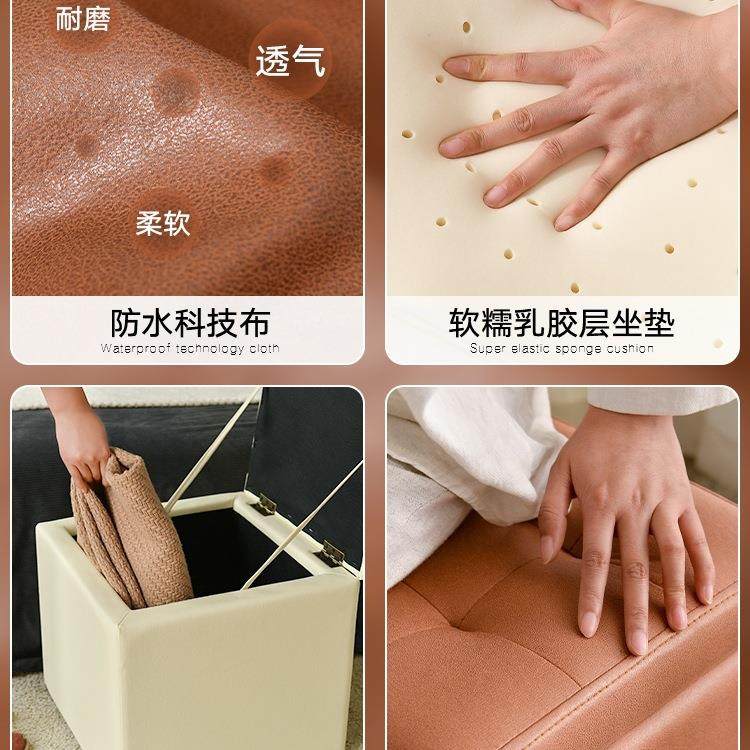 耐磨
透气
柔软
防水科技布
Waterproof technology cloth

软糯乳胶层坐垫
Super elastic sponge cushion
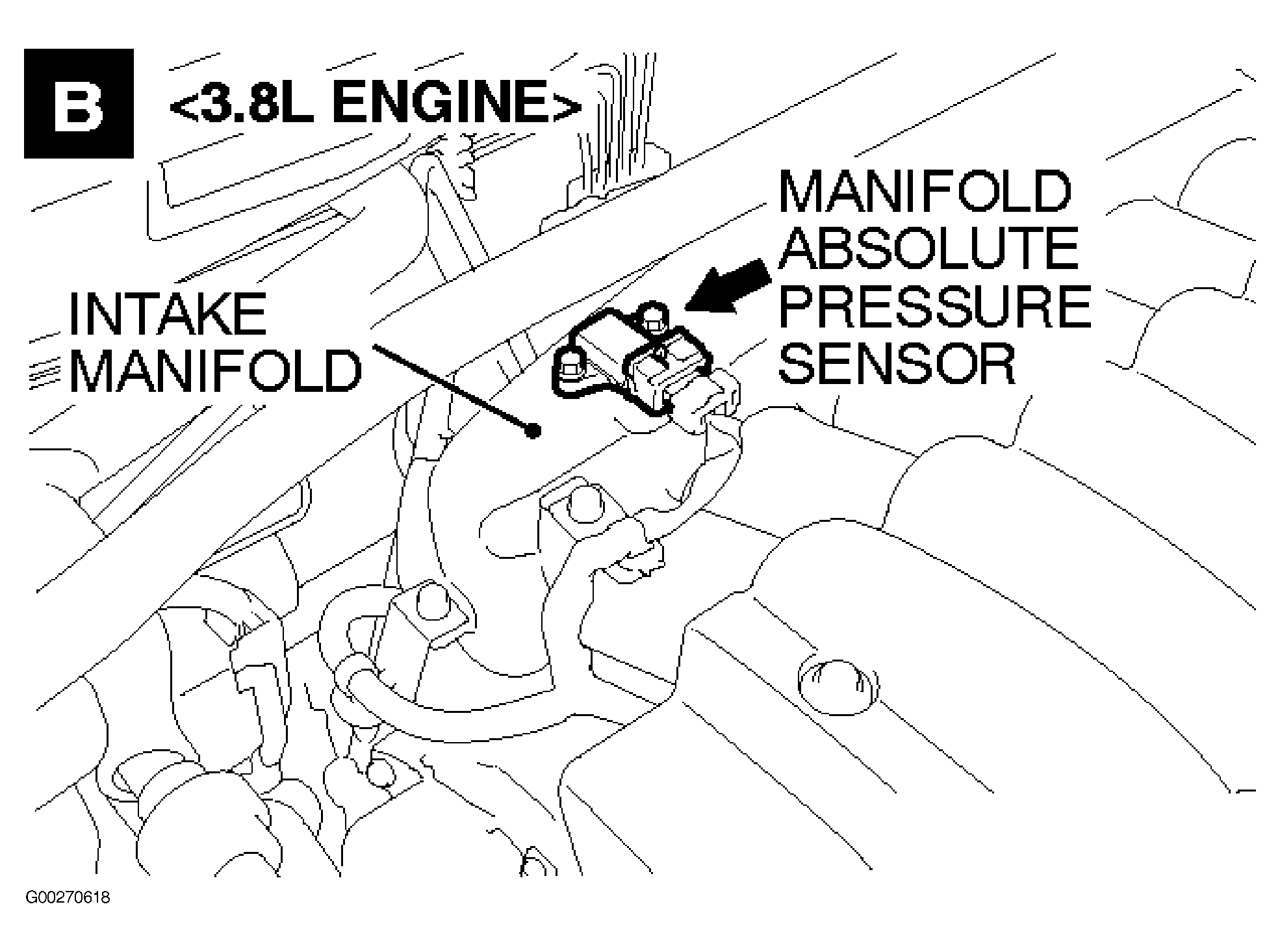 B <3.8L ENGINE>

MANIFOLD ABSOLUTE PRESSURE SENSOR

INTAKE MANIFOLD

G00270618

——————————

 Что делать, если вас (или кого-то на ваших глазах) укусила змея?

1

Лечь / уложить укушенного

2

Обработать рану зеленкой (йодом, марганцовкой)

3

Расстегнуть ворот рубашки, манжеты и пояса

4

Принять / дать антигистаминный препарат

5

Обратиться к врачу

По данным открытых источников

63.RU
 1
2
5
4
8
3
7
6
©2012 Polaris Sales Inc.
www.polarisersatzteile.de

——————————

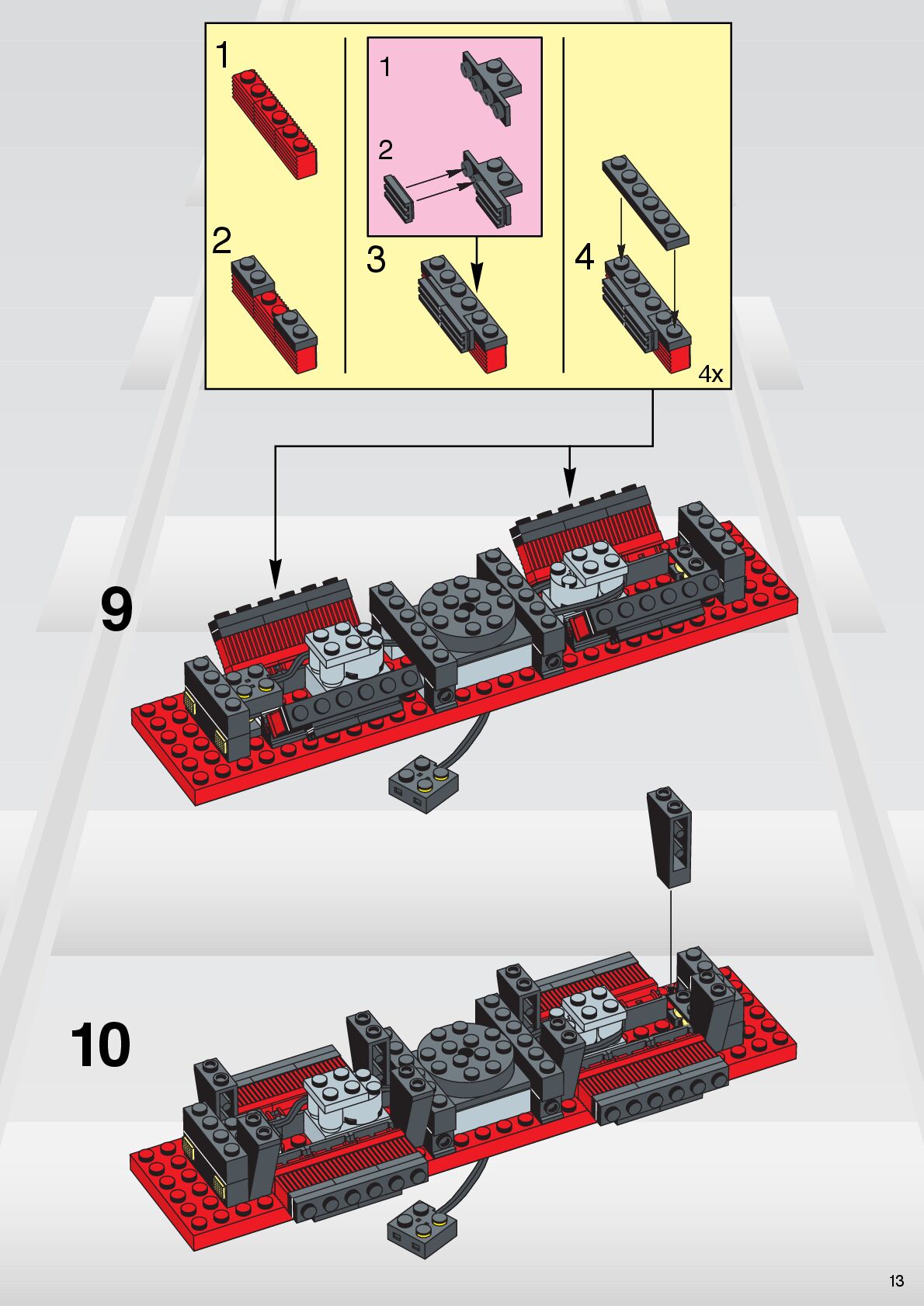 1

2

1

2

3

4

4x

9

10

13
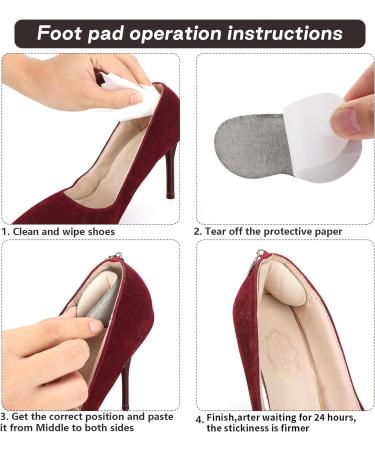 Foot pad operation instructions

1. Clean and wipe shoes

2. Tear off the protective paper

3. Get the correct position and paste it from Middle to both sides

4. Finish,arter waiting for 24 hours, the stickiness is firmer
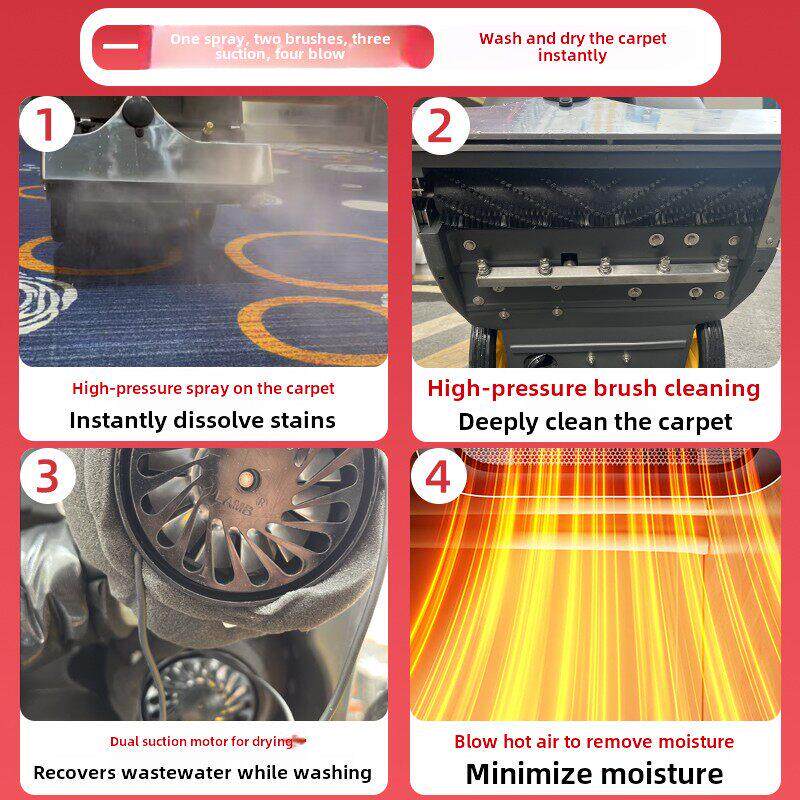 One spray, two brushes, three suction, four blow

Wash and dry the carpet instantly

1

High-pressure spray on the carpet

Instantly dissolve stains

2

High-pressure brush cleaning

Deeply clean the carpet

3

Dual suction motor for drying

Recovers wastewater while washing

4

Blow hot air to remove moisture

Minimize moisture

——————————

- Task to complete: Note down each line above where the word "carpet" occurs.

- Task answer:
Wash and dry the carpet instantly
High-pressure spray on the carpet
Deeply clean the carpet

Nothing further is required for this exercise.